= CONSIGNES =
[a] Dans l'article sur la médiation française au sujet de l'Iran, remplacez «démenti sec» par «démenti ferme» et recopiez le passage qui commence aux mots «Dans son style» et s'arrête après «de Donald Trump.».
[b] Poursuivez, s'il vous plaît, l'article sur la médiation française au sujet de l'Iran à partir de sa dernière phrase.

= EXTRAIT PROPOSÉ =

★ ★ ★ ★ ★

C'est «le dossier le plus difficile» du moment pour la diplomatie française, de l'aveu même de l'un de ses artisans. Et il est en train de créer des remous entre Paris et Washington. Jeudi soir, Donald Trump a dit sur Twitter tout le mal qu'il pensait de la médiation française sur l'Iran : «L'Iran a de graves problèmes financiers. Ils veulent désespérément parler aux Etats-Unis, mais ils reçoivent des signaux contradictoires de tous ceux qui prétendent nous représenter, notamment le président français Macron. Je sais qu'Emmanuel pense bien faire, tout comme d'autres, mais personne ne s'exprime au nom des Etats-Unis à part les Etats-Unis eux-mêmes.»
Dans son style habituel, le président américain faisait manifestement référence à des informations parues cette semaine dans la presse. Le site d'informations Al Monitor, généralement bien informé sur les intrigues téhéranaises, a révélé qu'Emmanuel Macron avait proposé à son homologue iranien Hassan Rohani de venir au sommet du G7 organisé à la fin du mois à Biarritz. Refus du président de la République islamique et démenti sec de l'Elysée, qui a transmis le message en direct à John Bolton, le très faucon conseiller à la sécurité nationale de Donald Trump.
Tout en niant à nouveau cette invitation, une source diplomatique française assure, en échos au tweet de Trump : «On ne parle que pour nous-mêmes. Nous agissons conformément à nos intérêts et à notre sécurité nationale.» Et ajoute : «On ne fait pas de diplomatie sur Twitter.» Vendredi, le ministre des affaires étrangères français, Jean-Yves Le Drian, a répondu très officiellement aux piques de Donald Trump : «Sur l'Iran, la France (…) s'engage pour permettre une désescalade des tensions et elle n'a besoin d'aucune autorisation pour le faire.»

★ ★ ★ ★ ★

= DONNÉES FOURNIES =

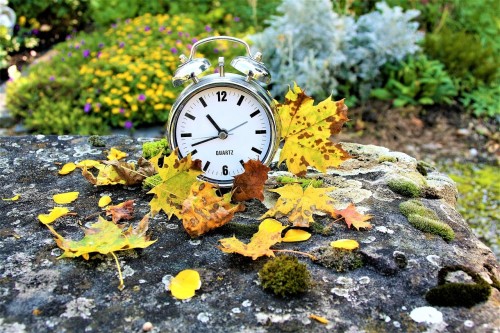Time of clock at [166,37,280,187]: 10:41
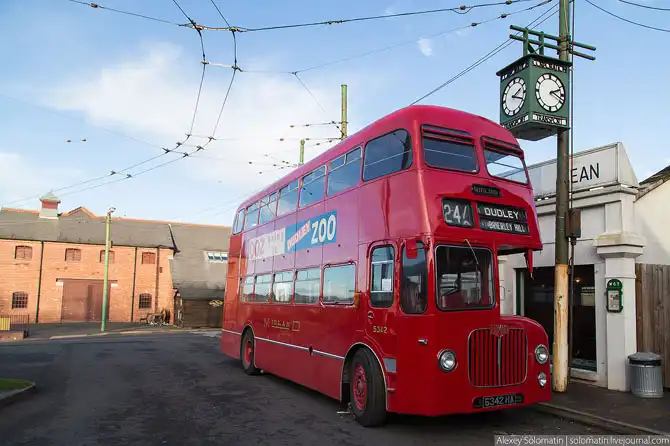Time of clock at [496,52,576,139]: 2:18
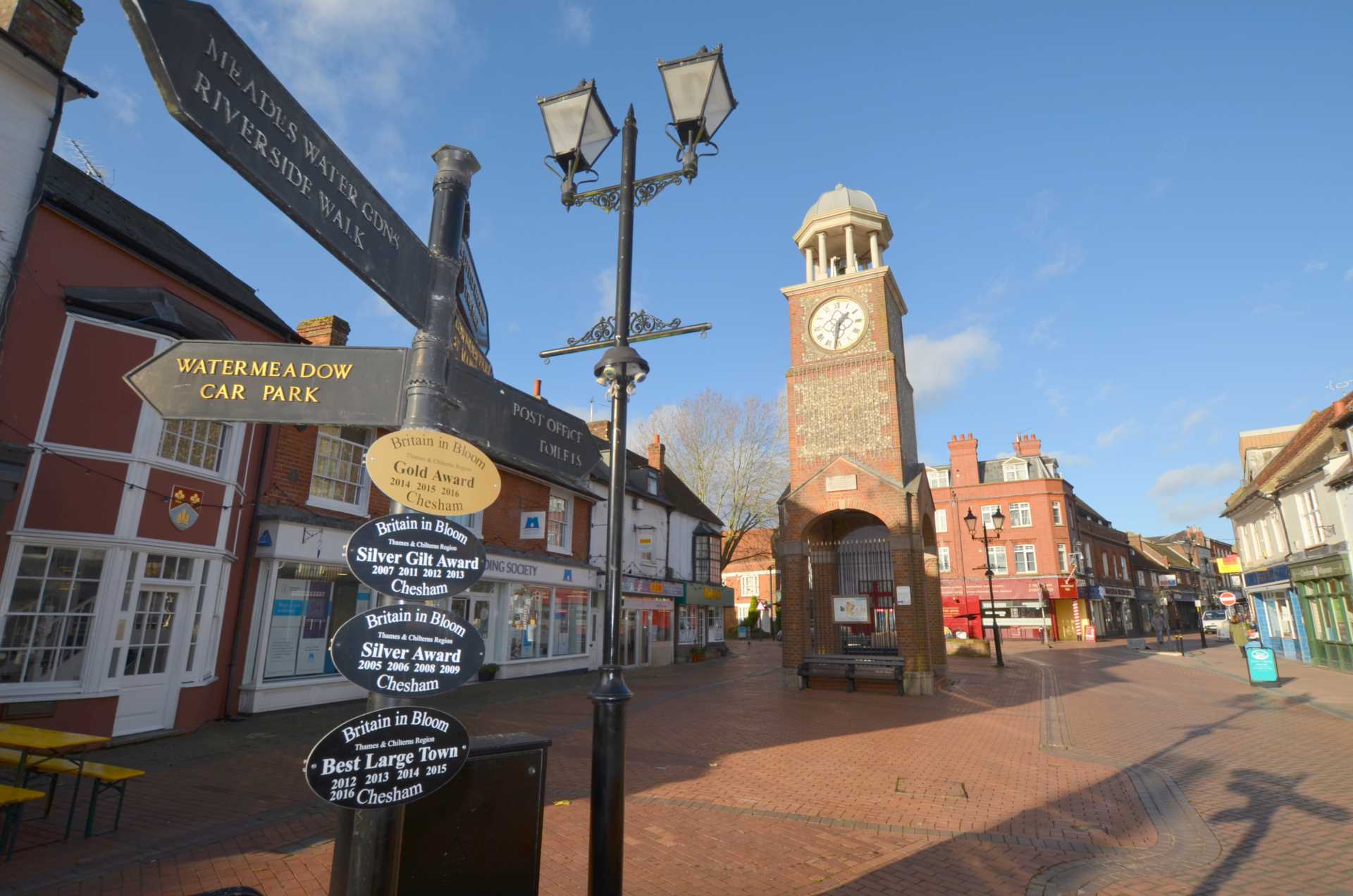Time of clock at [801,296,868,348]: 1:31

★ ★ ★ ★ ★

= CORRIGÉ DES EXERCICES =
[a]
Dans son style habituel, le président américain faisait manifestement référence à des informations parues cette semaine dans la presse. Le site d'informations Al Monitor, généralement bien informé sur les intrigues téhéranaises, a révélé qu'Emmanuel Macron avait proposé à son homologue iranien Hassan Rohani de venir au sommet du G7 organisé à la fin du mois à Biarritz. Refus du président de la République islamique et démenti ferme de l'Elysée, qui a transmis le message en direct à John Bolton, le très faucon conseiller à la sécurité nationale de Donald Trump.

[b]
Même si l’Elysée refuse de parler de médiation, la France s’est bel et bien engagée pour sauver l’accord sur le nucléaire iranien (JCPOA), adopté à Vienne en 2015 par les cinq membres permanents du Conseil de sécurité et l’Allemagne. Emmanuel Macron s’entretient régulièrement, et parfois longuement, au téléphone avec Hassan Rohani. Son conseiller diplomatique, Emmanuel Bonne, s’est rendu deux fois à Téhéran ces dernières semaines.
Pressions croissantes
La France n’a pas pris la roue de l’administration américaine et sa politique de pression maximale. Dernière illustration : alors que Washington entend lancer une opération militaire pour sécuriser le Golfe persique et le détroit d'Ormuz, théâtre de fortes tensions depuis le mois de mai, Paris n’entend pas y participer. Tout comme l’Allemagne, d’ailleurs, qui a sèchement décliné, mais au contraire de la Grande-Bretagne, qui s’y est rallié alors qu’elle souhaitait d’abord lancer une initiative européenne.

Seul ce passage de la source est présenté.